Stated goal ▸
Reproduce all of the data below, requests included, and raise every number in the answers, such as distances in centimeters, by 20. Leave the numbers in the requests unchanged.

== Data provided ==

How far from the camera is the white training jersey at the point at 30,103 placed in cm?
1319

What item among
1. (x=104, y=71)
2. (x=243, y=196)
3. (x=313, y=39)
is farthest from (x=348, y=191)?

===

Task output ▸
How far from the camera is the white training jersey at the point at 30,103 placed in cm?
1339

What item among
1. (x=104, y=71)
2. (x=243, y=196)
3. (x=313, y=39)
is farthest from (x=348, y=191)?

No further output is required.